There is no lie or false representation as to your economic background. There is no false promise. It is just a signed document acknowledging that you’re requesting a fee waiver. Because people (rightfully) take signed documents seriously, attaching this to your request for a fee waiver can increase your odds of finding success even though it doesn’t add anything substantively different from what you yourself are asking.
And then third, I would try to get my test scores at least above the 30 mark for the ACT and the 1350 mark for the SAT because that is the point at which you begin to signal yourself as a student worthy of special accommodations (from an admission committee standpoint) compared to the generic applicant. If your score exceeds these levels, I suspect that your chances of securing a fee waiver will be somewhere around 80-90% because you now represent clear value to the institution in having someone with your credentials show formal interest in the school.
And finally, I would execute on these steps. It is not inconceivable that you could apply to a dozen or two schools without paying much by way of application fees if you follow this process. Most people are too lazy to challenge the default terms of any transaction, and therein lies the opportunity for the enterprising high-school senior to act. The bar has been set low, and showing just a little bit of initiative can be rewarded more than ever before.
The worst-case scenario is that a college admissions staffer will politely tell you no, in which case you are in no worse position than not asking at all (presuming that you yourself are kind and courteous when making the request.) And if you send out this type of e-mail to 5+ institutions, I can almost guarantee that you will receive a few yeses.
The most likely scenario is that you will be well compensated for showing some initiative. Almost every academic institution is at a point right now in which they are trying to solicit applicants–heck, college admissions staffs at some schools receive compensation that is in part tied to the exclusivity of the incoming class, meaning that such a staffer has an incentive to grant your fee waiver request.
In recent years, schools have begun to host conferences and meet-and-greets with high schools in a targeted area with the hope of increasing the size of the applicant pool. Students who attend such conferences often receive fee waivers as a reward for listening to a two-hour speech about the merits of a given college. The cycle is at a point where colleges are bending over backwards to get more students to apply to their school, and it has arguably never been easier to receive a fee waiver.
You should note that the above analysis refers only to the college-initiated fees, and does not cover the College Board costs of sending out your standardized test scores to the institutions that you request. To receive a College Board waiver, you do need to economically qualify, and the above advice about making a general request does not apply to them.

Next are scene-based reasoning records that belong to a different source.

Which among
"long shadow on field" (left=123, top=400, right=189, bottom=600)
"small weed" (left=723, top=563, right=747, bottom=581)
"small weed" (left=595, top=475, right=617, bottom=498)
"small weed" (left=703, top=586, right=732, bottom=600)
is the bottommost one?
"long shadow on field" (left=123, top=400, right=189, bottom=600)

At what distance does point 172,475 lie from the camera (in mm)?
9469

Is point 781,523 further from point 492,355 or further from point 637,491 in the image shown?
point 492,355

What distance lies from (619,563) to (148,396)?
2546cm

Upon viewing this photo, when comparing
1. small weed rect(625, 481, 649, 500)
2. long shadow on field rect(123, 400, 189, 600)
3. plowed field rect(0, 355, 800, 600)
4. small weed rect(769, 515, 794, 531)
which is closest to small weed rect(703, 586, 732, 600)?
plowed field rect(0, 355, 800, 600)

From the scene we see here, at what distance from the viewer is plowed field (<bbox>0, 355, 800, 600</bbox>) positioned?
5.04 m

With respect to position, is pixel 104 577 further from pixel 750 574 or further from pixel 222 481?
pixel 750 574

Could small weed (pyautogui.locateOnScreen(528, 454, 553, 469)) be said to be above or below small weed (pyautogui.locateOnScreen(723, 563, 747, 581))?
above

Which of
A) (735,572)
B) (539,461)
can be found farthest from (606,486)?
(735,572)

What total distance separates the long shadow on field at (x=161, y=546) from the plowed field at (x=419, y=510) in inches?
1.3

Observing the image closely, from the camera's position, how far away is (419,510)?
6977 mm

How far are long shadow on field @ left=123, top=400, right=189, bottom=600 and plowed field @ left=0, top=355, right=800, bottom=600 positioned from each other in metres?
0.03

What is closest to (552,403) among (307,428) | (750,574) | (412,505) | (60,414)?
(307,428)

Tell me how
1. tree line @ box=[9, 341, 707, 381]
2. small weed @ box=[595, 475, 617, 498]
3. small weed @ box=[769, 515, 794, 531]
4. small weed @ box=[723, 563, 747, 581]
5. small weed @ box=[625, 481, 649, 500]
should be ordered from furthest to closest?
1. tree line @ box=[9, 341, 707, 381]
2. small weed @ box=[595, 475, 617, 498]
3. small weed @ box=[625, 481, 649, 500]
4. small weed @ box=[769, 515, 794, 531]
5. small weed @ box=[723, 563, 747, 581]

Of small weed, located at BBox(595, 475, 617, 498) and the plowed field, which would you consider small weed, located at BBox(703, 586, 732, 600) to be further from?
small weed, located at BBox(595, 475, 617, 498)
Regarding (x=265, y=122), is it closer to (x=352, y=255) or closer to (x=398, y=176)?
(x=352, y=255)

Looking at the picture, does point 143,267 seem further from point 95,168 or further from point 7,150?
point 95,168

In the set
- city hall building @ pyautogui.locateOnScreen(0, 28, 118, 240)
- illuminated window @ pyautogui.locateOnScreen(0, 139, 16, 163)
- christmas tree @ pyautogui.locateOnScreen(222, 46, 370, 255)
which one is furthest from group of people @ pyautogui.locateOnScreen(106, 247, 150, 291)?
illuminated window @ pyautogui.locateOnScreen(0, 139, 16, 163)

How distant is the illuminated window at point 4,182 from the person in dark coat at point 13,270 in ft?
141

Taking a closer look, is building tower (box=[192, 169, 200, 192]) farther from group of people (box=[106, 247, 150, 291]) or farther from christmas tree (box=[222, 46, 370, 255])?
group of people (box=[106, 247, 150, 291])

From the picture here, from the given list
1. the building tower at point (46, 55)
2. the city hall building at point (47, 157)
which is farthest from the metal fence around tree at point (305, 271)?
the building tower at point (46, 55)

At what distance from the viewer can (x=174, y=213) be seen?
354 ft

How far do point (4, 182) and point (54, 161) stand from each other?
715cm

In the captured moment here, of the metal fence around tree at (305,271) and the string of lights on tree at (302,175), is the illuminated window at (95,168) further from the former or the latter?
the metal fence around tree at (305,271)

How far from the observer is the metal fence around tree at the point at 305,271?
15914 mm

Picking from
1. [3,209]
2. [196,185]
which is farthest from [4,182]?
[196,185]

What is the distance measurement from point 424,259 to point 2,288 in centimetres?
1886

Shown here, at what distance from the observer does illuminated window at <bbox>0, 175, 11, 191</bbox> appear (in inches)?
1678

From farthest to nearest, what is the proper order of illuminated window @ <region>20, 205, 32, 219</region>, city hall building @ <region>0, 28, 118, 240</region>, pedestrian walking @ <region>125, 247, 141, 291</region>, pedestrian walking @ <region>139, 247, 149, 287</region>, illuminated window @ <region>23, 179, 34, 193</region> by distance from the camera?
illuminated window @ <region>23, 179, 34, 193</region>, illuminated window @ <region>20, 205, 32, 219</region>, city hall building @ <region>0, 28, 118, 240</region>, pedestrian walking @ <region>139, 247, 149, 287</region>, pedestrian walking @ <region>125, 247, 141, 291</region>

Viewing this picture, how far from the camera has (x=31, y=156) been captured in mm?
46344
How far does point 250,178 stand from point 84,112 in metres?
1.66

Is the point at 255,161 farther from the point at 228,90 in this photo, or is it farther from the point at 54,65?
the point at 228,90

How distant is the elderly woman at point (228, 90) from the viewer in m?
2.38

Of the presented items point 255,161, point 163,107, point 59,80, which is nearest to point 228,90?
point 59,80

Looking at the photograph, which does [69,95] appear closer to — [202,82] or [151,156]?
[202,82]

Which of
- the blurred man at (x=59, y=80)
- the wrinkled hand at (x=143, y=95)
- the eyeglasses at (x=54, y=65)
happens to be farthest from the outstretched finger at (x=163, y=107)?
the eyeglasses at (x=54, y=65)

The transactional costs of applying to college can be needlessly high. If you aim to apply to close to ten schools, you are looking at a four figure-bill if you accept all the default fee terms. But there are things you can do, which require minimal time expenditure, that can cut the total cost of applying to a few hundred dollars. Pay attention to the schools that do not charge to apply. Pay attention to local conferences in which schools grant fee waivers if you attend. Receive a document from your high school counselor noting that you’re requesting a fee waiver. And then, just ask. Few students think to ask for a fee waiver when applying to college, and the results of doing so are likely more beneficial to you than you’d initially think.